O Lausperene Quaresmal, delimitado pela Quarta-Feira de Cinzas e pela
Quinta-Feira Santa, é uma das mais peculiares práticas devocionais da cidade de
Braga. Anualmente replicado num itinerário com vinte e três etapas agendadas
nos principais e mais emblemáticos templos da zona urbana, é uma prática que já
ultrapassou os três séculos de existência. Esta prática nasceu por iniciativa
do Arcebispo D. Rodrigo de Moura Telles em 1710 e desde aí nunca mais cessou de
marcar presença no quotidiano dos bracarenses.
Para os cristãos bracarenses, esta é uma altura especial do ano, e para
as paróquias e confrarias responsáveis pelos templos também se torna um momento
privilegiado. As igrejas são decoradas primorosamente com flores, velas e
monumentais cortinas, contrastando com a austeridade que os cânones litúrgicos
aconselham por estes tempos quaresmais.
O trono eucarístico, habitualmente localizado ao centro do altar-mor,
continua a ser o lugar por excelência da adoração eucarística. A porta
principal da igreja é vedada com uma enorme cortina púrpura e, junto à entrada
da mesma, acolhem-se as habituais “rebuçadeiras”, que têm o ofício de tentar os
fiéis com os tradicionais “rebuçados do Senhor” embrulhados em papéis
multicolores.
As tribunas continuam a ser o
lugar preferencial para a realização do Lausperene Quaresmal, facto que permite
a valorização do património artístico habitualmente vedado por telas ou
cortinas. A sua conjugação com outros elementos decorativos – castiçais, damascos,
grinaldas, flores – torna o cenário singular. Esta tradição bracarense,
impregnada de um âmbito religioso e devocional, também integra uma perspetiva
estética, dado que as igrejas da cidade adquirem uma particular beleza durante
os dias em que são “visitadas” pelo Lausperene Quaresmal. Entre flores e
castiçais, cortinas e luminosidade, muitos templos continuam a optar pela
exposição eucarística nas tradicionais tribunas que, em muitos casos, só são
exibidas ao público nesta altura do ano. Por isso mesmo, dando seguimento ao
desejo de valorização do património cultural, deveremos promover a utilização
das tribunas durante o Lausperene Quaresmal, ato que, não apenas protege essas
estruturas de uma progressiva deterioração, mas também respeita a genuinidade
de uma prática devocional com mais de três séculos de existência.
Recorde-se que no “Ritual
Romano para a Sagrada Comunhão e Culto do Mistério Eucarístico fora da Missa”,
se refere a este propósito que “se a
exposição se prolongar por bastante tempo, e no caso de se usar a custódia, pode
utilizar-se um trono colocado em lugar mais elevado”. Esta
recomendação não exclui a utilização do trono, apenas desaconselha caso “seja
demasiado alto e distante”. Devido a uma interpretação literal desta
recomendação, ou por outras motivações, alguns templos acabaram por abandonar a
utilização das tribunas durante o Lausperene Quaresmal, facto que retira a
peculiaridade a esta prática devocional. Aliás, no ponto 86 do mesmo documento
se refere que “nas igrejas e oratórios em que se conserva a Eucaristia,
recomenda-se que se faça todos os anos uma exposição solene do Santíssimo
Sacramento prolongada por algum tempo”, ou seja, recomenda-se que, pelo menos
uma vez no ano, a exposição eucarística se faça com maior solenidade do que as
práticas devocionais que se costumam realizar ordinariamente. Esta exortação
vai de encontro ao costume enraizado nas igrejas da cidade de Braga desde 1710.

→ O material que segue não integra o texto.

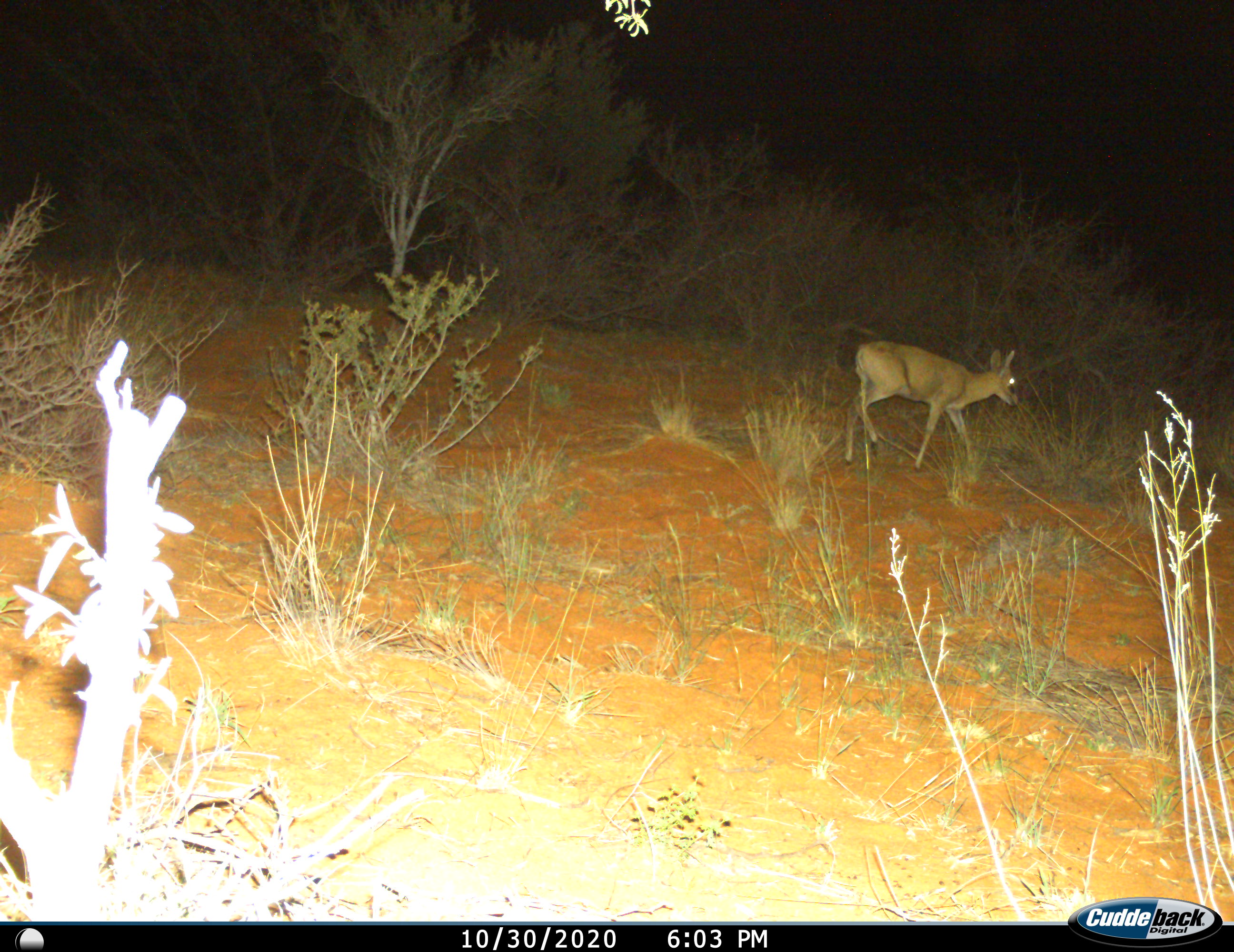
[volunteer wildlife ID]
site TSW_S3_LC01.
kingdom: Animalia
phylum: Chordata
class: Mammalia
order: Artiodactyla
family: Bovidae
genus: Sylvicapra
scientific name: Sylvicapra grimmia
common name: common duiker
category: duikercommongrey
Duikercommongrey (common duiker) (Sylvicapra grimmia), count 1. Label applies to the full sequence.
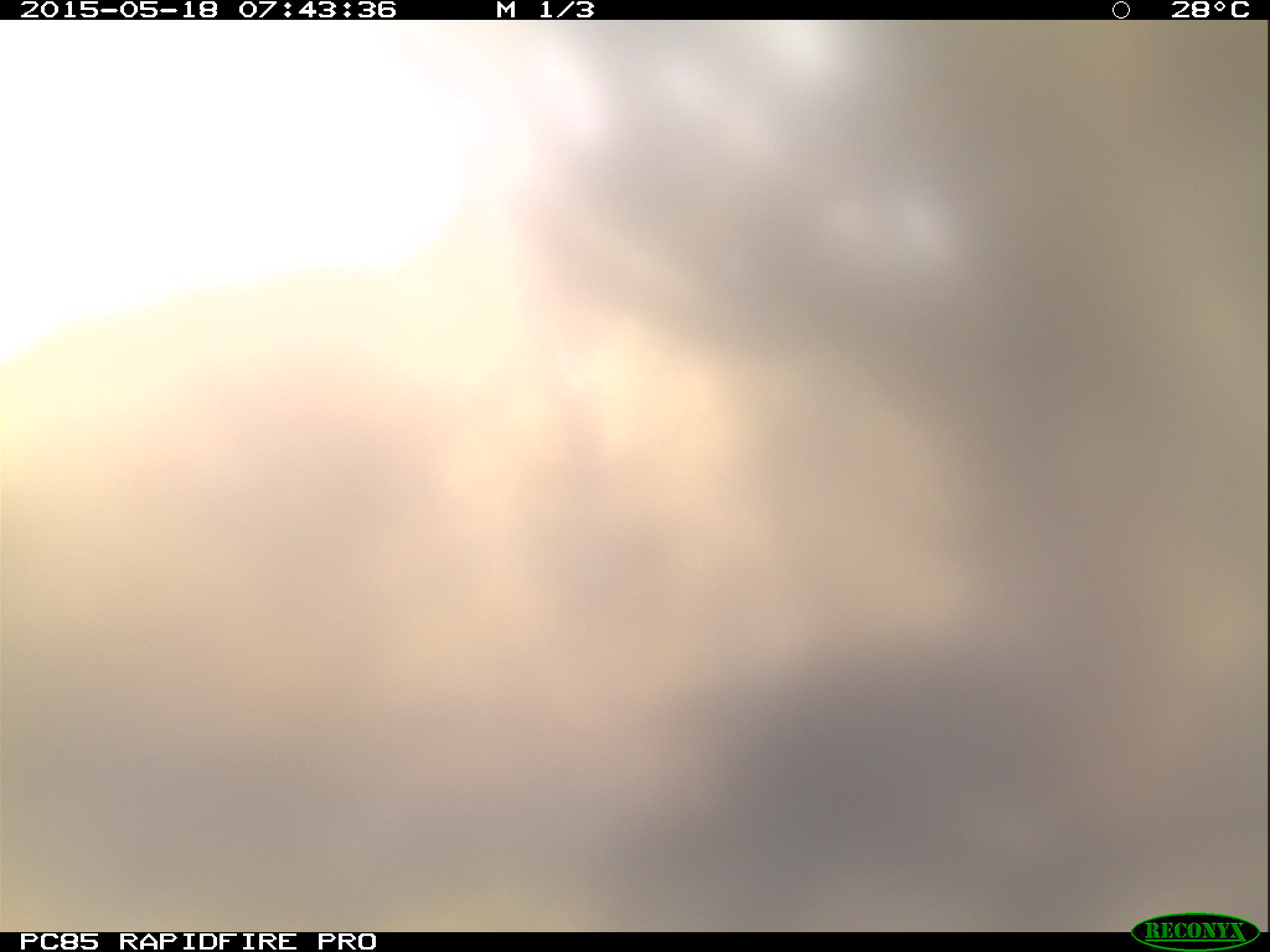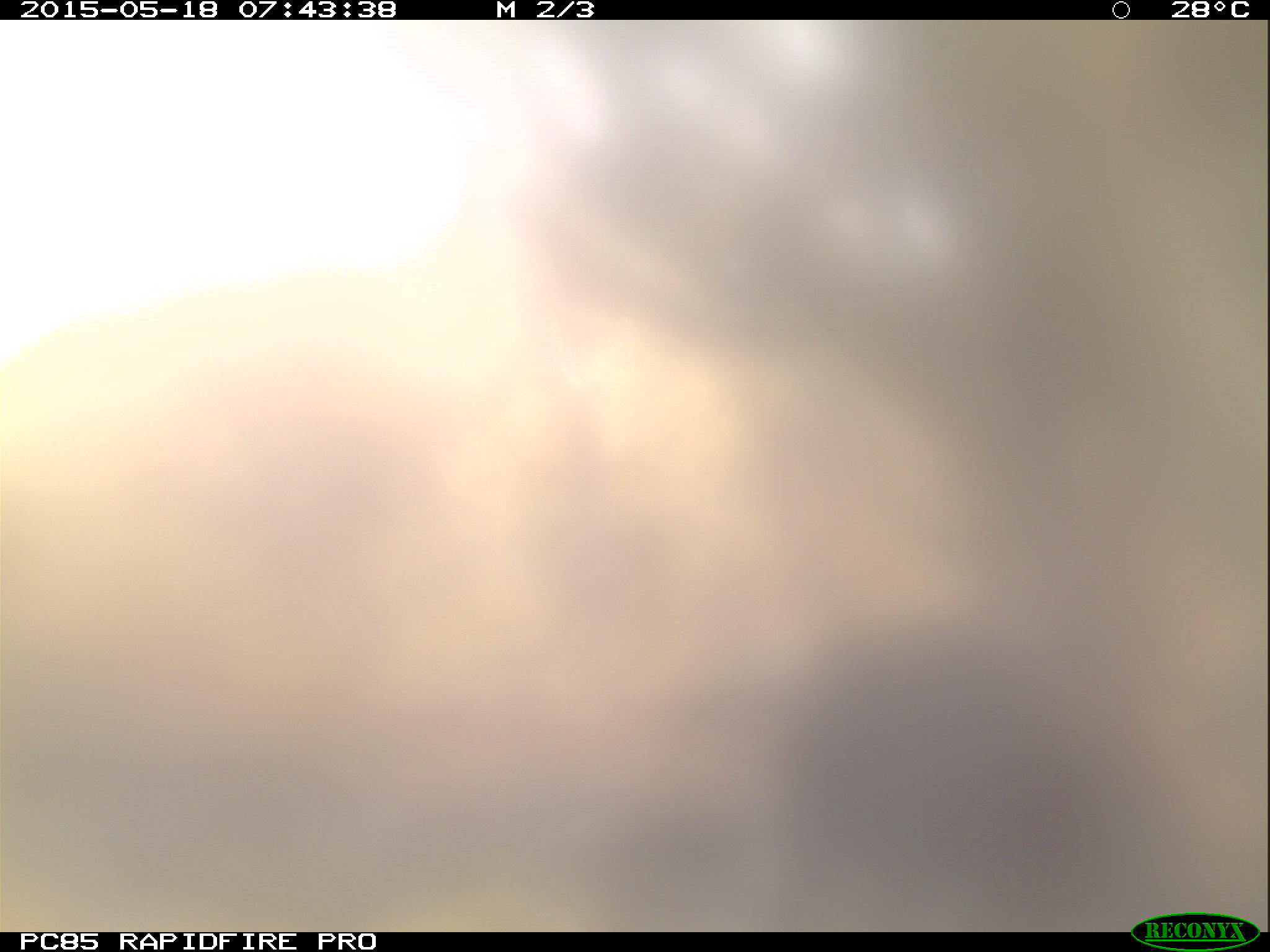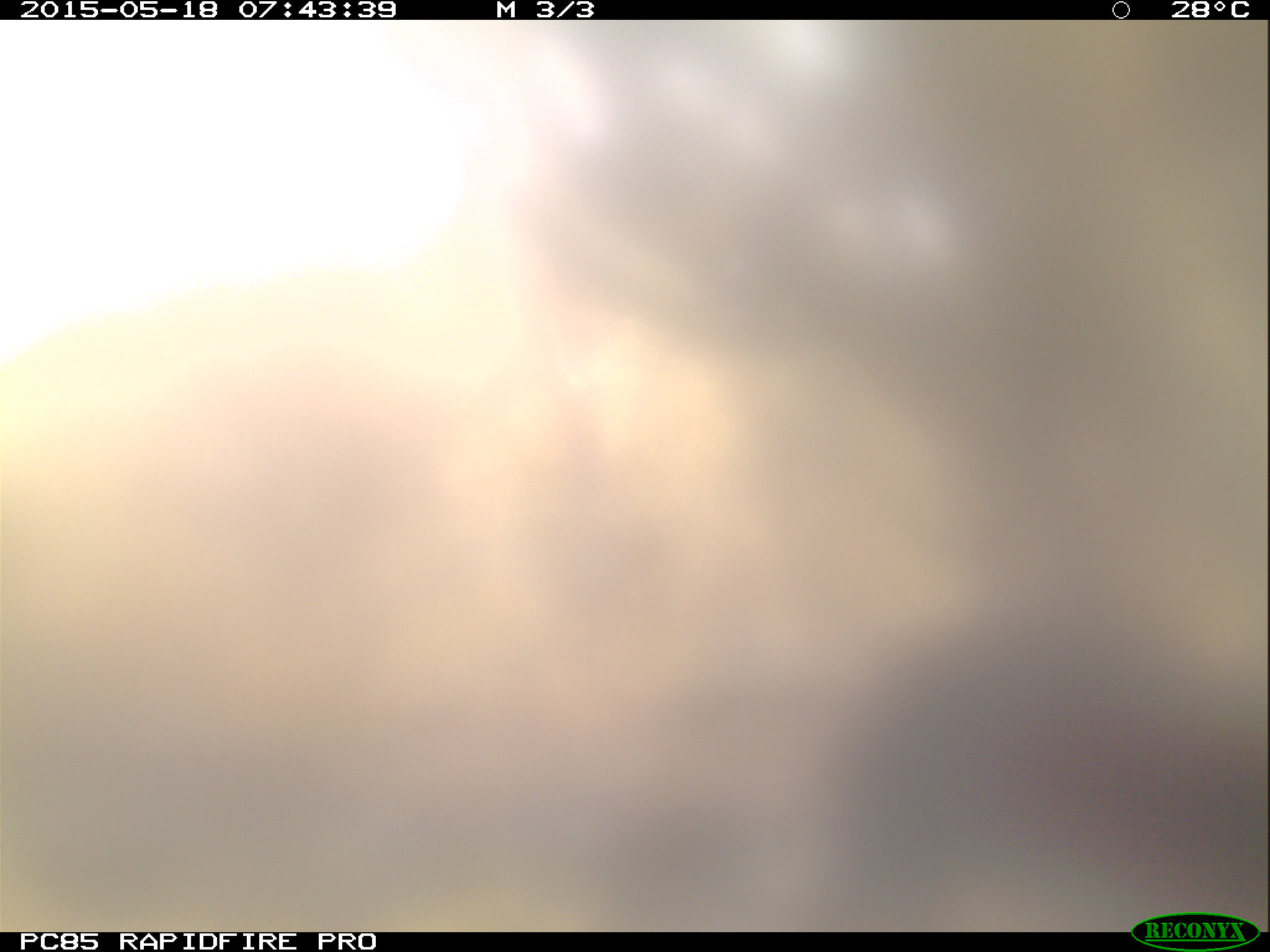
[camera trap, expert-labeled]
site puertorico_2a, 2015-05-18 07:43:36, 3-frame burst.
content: unidentified animal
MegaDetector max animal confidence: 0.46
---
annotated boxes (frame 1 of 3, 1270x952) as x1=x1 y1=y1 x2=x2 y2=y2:
unknown: x1=688 y1=606 x2=1107 y2=928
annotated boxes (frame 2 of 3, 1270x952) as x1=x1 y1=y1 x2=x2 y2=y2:
unknown: x1=752 y1=614 x2=1121 y2=925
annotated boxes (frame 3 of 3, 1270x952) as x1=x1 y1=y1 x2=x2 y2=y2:
unknown: x1=806 y1=610 x2=1270 y2=910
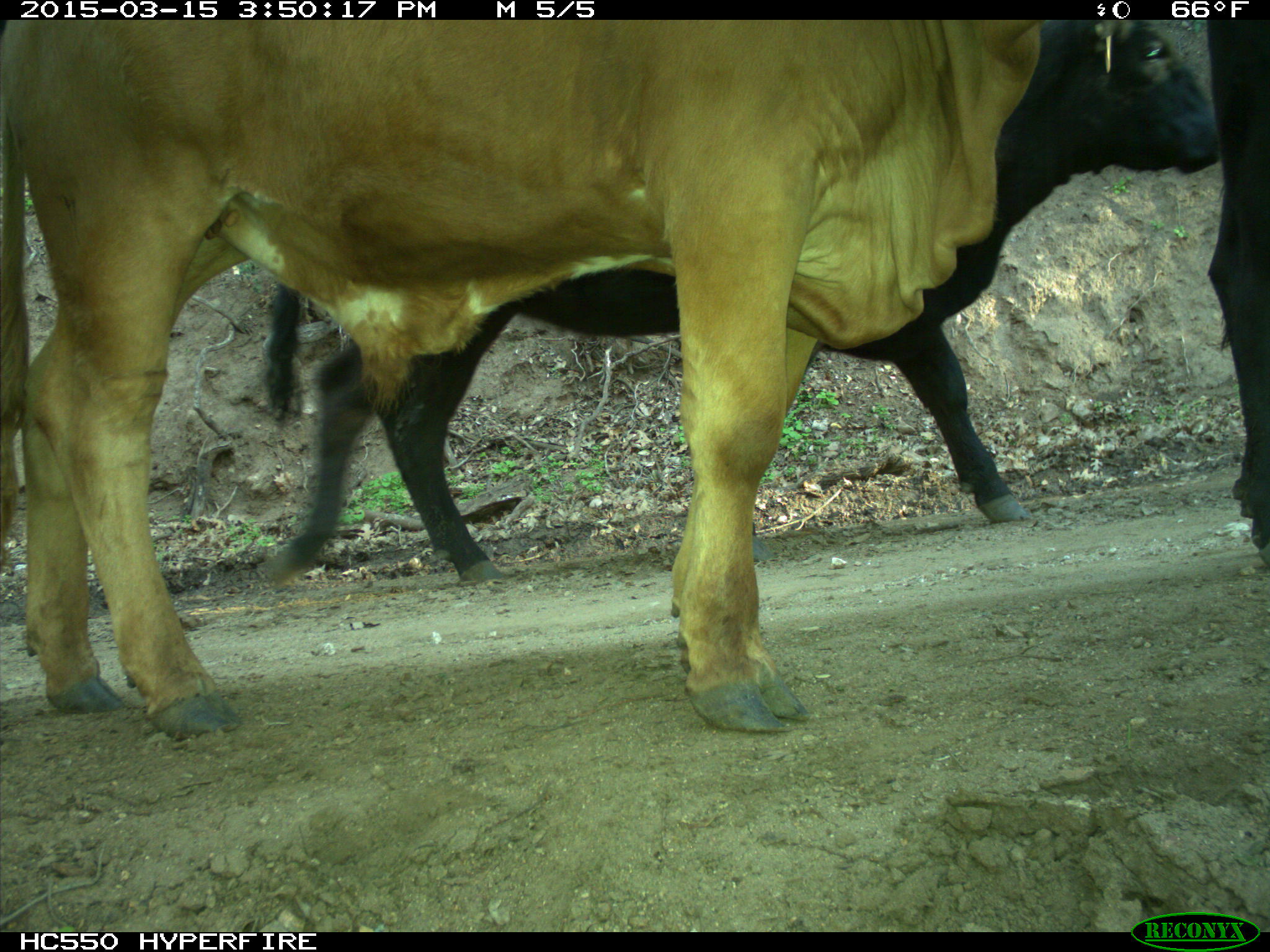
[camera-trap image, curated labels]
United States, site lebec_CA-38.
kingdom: Animalia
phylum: Chordata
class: Mammalia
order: Artiodactyla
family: Bovidae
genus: Bos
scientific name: Bos taurus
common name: domestic cow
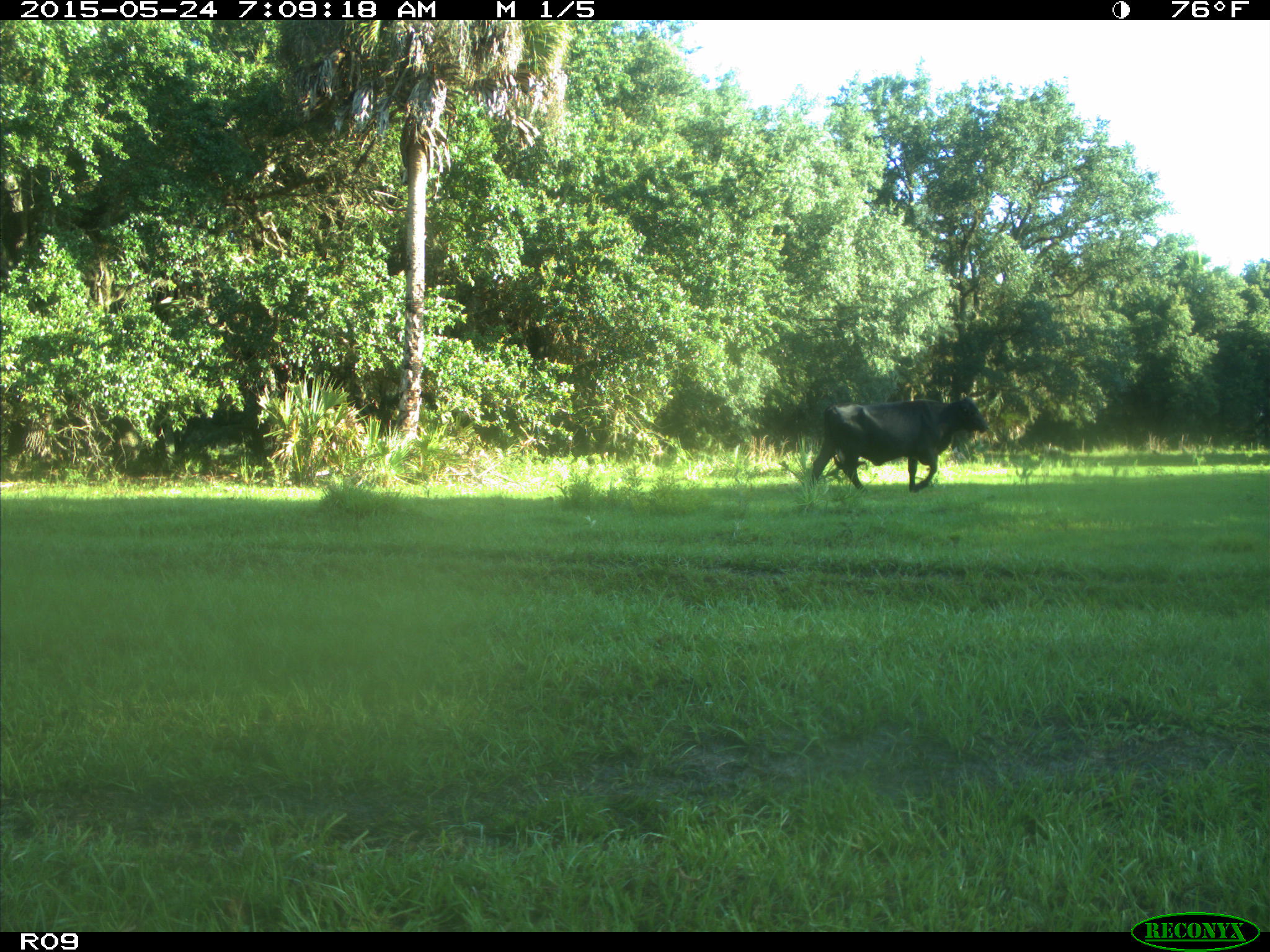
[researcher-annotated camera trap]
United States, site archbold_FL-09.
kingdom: Animalia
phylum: Chordata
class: Mammalia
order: Artiodactyla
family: Bovidae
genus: Bos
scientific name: Bos taurus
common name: domestic cow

Como não nos deixarmos impressionar pela primorosa tribuna do
retábulo-mor da Igreja de Santa Cruz, saída da inspiração de Frei José Vilaça,
e que apenas nestes dois dias se pode admirar no seu particular aparato? Ou
então as singelas, mas tão características, tribunas guardadas ao centro do
altar-mor da Penha de França ou do Salvador cujo adorno especificamente
realizado para o Lausperene Quaresmal nos permite valorizar o património ali
exposto? E como seria se templos de grandes dimensões como o Carmo, Congregados
ou S. Victor retomassem o seu “Lausperene” nas tão proeminentes tribunas que
ocupam o centro das respetivas capelas-mores?
Além de um exercício piedoso, o Lausperene Quaresmal é uma manifestação
cultural que potencia a valorização do património móvel e monumental. Como pode
a Igreja Católica, num tempo de aggiornamento, em que se propõe abrir as
portas à sociedade e ao diálogo com a cultura, fechar as portas a uma
oportunidade rara de convocar a população para os seus templos, contribuindo
igualmente para deteriorar uma tradição com três séculos de existência?